GATC Flanking Sequences Regulate Dam Activity: Evidence for how Dam Specificity may Influence pap Expression

Escherichia coli DNA adenine methyltransferase (Dam) plays essential roles in DNA replication, mismatch repair and gene regulation. The differential methylation by Dam of the two GATC sequences in the pap promoter regulates the expression of pili genes necessary for uropathogenic E. coli cellular adhesion. Dam processively methylates GATC sites in various DNA substrates, yet the two pap GATC sites are not processively methylated. We previously proposed that the flanking sequences surrounding the two pap GATC sites contribute to the enzymeʹs distributive methylation. We show here that replacement of the poorly methylated pap GATC sites with sites predicted to be processively methylated indeed results in an increase in Dam processivity. The increased processivity is due to a change in the methyltransfer kinetics and not the binding efficiency of Dam. A competition experiment in which the flanking sequences of only one pap GATC site were altered demonstrates that the GATC flanking sequences directly regulate the enzymeʹs catalytic efficiency.
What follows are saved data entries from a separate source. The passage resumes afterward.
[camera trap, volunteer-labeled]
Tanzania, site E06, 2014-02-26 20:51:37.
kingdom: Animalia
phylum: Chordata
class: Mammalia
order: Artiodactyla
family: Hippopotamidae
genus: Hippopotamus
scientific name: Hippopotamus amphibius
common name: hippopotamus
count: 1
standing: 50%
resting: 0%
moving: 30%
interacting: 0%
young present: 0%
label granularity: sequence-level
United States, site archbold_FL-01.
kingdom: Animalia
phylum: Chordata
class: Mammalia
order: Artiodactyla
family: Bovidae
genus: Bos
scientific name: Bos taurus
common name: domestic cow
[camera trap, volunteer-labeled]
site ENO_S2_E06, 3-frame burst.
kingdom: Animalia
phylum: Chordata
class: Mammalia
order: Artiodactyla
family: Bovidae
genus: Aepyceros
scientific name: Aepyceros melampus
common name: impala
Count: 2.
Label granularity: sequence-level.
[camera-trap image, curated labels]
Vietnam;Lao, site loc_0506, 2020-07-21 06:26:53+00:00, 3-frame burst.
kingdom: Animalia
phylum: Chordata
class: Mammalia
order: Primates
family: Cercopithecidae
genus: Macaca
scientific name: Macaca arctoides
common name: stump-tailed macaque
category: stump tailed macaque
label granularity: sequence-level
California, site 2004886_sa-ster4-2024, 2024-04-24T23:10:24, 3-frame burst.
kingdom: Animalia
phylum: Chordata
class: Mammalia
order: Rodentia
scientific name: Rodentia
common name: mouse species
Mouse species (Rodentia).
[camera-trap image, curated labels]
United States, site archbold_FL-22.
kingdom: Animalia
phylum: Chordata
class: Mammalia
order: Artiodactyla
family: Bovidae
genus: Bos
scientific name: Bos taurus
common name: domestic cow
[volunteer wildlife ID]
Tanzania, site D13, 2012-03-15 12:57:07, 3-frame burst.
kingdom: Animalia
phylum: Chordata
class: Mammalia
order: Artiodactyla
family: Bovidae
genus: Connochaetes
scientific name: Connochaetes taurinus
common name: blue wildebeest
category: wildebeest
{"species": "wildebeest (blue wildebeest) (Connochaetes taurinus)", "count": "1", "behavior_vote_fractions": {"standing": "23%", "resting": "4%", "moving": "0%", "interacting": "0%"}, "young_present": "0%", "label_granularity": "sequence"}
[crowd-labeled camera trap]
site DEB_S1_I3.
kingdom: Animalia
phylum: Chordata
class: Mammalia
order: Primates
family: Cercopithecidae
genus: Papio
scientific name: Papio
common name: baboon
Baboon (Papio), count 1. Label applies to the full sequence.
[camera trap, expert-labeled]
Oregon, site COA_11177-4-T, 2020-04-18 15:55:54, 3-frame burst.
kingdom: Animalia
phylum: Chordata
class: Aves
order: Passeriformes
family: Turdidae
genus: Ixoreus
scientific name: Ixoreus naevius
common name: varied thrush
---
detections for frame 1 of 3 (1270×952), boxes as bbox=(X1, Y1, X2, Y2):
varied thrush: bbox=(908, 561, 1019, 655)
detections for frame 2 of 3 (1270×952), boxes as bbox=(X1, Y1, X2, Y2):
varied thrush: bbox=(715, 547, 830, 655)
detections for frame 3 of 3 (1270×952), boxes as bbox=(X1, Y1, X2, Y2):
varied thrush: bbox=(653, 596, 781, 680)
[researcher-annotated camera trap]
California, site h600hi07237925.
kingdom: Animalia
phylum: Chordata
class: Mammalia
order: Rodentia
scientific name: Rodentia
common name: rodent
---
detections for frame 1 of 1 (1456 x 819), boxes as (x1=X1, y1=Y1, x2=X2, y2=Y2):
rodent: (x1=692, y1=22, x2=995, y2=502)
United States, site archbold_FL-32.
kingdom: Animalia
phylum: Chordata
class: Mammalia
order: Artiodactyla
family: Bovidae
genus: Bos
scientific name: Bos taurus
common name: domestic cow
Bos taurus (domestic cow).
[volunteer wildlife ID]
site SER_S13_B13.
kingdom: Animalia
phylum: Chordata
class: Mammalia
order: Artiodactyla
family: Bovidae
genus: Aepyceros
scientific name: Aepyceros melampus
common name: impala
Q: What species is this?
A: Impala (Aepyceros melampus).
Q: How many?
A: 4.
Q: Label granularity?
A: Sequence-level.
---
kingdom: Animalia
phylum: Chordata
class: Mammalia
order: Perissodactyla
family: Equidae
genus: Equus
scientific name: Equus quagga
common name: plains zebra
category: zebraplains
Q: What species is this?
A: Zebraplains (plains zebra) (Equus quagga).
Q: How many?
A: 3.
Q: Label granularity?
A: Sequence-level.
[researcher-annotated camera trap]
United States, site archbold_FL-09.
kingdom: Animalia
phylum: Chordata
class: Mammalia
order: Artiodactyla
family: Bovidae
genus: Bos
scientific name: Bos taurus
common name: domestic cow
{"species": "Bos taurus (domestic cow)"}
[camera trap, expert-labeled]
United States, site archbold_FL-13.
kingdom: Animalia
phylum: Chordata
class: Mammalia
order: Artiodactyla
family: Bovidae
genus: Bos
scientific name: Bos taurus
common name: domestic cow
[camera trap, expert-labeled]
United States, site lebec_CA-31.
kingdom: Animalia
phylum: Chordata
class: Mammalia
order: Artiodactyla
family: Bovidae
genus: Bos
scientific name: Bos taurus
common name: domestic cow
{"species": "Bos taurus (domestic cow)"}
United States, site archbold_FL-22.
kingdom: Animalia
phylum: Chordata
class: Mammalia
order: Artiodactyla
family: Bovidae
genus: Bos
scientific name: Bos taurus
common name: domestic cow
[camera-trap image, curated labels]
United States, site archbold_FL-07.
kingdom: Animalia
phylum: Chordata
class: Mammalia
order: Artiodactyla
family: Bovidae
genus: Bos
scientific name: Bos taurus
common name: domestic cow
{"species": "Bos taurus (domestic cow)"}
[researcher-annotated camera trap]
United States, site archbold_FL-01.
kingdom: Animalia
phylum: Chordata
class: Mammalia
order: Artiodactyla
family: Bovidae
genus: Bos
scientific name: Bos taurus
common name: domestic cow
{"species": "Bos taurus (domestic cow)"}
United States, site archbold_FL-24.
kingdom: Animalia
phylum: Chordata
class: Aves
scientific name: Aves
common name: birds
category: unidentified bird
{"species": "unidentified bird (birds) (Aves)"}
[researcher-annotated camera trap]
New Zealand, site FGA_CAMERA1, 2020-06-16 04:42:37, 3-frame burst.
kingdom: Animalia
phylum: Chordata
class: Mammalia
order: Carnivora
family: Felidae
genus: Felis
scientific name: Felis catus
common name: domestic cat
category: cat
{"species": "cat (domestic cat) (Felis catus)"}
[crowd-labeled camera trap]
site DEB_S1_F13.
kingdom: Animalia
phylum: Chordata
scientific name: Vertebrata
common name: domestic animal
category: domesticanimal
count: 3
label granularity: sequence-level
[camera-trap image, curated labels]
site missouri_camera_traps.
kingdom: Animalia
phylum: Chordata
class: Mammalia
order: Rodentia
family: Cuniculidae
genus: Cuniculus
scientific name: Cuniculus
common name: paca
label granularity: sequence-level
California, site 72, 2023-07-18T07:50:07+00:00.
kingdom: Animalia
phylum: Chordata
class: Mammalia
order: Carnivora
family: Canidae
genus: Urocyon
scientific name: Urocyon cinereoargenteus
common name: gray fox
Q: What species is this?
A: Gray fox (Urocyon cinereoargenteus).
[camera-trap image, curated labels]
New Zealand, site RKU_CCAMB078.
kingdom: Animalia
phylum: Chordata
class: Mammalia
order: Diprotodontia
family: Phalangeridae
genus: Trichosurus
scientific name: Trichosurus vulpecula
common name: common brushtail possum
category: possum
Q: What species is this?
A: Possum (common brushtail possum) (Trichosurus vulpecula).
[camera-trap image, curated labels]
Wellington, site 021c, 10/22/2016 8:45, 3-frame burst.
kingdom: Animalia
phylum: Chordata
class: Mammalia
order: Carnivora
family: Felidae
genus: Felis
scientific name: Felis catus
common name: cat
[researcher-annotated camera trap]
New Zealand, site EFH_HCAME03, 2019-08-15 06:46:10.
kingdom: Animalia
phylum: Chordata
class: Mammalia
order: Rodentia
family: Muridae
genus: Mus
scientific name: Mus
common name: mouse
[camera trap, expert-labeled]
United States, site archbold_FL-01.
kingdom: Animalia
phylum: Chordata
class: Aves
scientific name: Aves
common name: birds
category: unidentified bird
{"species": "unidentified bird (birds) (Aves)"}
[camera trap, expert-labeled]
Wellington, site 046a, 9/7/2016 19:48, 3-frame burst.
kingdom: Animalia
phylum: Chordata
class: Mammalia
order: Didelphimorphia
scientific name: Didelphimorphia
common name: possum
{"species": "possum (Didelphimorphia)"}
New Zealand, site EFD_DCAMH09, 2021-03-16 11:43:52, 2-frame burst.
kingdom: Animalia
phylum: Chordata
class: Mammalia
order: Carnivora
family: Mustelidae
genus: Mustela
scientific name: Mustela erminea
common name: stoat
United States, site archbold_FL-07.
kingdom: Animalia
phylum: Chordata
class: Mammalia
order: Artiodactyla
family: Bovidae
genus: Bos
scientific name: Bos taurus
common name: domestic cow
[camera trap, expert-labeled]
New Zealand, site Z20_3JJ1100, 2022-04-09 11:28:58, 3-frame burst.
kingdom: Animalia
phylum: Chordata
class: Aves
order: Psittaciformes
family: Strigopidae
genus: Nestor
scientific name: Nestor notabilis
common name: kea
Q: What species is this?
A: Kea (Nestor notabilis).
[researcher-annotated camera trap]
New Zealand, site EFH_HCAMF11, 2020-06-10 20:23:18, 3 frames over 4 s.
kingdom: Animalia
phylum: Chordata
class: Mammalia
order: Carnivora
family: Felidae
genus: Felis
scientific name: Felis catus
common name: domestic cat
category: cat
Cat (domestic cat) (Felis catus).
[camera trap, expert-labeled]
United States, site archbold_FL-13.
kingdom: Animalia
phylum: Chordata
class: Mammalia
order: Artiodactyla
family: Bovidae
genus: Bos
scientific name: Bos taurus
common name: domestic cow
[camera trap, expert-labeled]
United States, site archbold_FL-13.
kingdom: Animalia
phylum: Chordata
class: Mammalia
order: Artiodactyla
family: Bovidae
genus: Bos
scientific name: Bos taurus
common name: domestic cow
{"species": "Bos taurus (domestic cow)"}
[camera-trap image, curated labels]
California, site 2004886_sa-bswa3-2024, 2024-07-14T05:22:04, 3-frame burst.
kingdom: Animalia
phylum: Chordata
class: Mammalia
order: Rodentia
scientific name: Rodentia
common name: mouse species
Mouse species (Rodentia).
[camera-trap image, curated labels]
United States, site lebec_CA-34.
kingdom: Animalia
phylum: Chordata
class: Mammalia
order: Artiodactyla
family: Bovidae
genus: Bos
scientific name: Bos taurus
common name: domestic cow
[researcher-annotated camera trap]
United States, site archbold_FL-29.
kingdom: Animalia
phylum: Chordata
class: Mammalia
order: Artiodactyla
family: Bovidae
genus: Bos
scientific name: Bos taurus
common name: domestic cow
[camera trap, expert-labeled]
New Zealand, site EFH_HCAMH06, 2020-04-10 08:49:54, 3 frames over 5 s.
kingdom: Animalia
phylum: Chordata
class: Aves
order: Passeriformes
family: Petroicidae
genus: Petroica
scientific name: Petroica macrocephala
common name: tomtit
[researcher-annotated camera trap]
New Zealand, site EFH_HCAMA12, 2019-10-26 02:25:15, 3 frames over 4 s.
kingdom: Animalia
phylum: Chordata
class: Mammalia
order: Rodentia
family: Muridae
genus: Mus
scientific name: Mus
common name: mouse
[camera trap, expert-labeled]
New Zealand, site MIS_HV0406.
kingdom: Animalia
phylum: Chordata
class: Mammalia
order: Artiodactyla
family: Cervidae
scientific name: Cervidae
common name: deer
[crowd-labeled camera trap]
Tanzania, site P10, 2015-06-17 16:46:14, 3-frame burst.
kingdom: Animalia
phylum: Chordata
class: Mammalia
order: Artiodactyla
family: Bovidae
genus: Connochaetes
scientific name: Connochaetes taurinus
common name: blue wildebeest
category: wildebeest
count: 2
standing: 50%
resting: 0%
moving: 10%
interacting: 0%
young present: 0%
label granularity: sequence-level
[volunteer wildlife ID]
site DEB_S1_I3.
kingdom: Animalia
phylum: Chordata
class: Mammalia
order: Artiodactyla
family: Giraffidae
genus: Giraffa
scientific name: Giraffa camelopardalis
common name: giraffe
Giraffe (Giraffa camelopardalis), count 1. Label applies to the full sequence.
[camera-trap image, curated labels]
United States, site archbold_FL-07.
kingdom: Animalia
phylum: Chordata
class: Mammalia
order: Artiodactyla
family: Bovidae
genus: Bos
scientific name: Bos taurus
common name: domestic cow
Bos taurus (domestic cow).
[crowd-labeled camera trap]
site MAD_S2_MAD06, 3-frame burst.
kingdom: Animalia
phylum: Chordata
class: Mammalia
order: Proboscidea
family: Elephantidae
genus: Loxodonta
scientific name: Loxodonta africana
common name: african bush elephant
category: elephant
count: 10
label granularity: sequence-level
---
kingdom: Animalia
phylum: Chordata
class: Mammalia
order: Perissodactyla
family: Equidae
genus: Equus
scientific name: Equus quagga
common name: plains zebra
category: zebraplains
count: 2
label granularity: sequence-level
The GATC flanking sequences in Dam-regulated promoters in E. coli and other bacteria are similar to those in the pap promoter. Gene regulation from some of these promoters involves mechanisms and proteins that are quite different from those in the pap operon. Further, GATC sequences previously identified to remain unmethylated within the E. coli genome, but whose function remains largely unassigned, are flanked by sequences predicted to be poorly methylated. We conclude that the GATC flanking sequences may be critical for expression of pap and other Dam-regulated genes by affecting the activity of Dam at such sites and, thus, its processivity. A model is proposed, illustrating how the sequences flanking the GATC sites in Dam-regulated promoters may contribute to this epigenetic mechanism of gene expression, and how flanking sequences contribute to the diverse biological roles of Dam.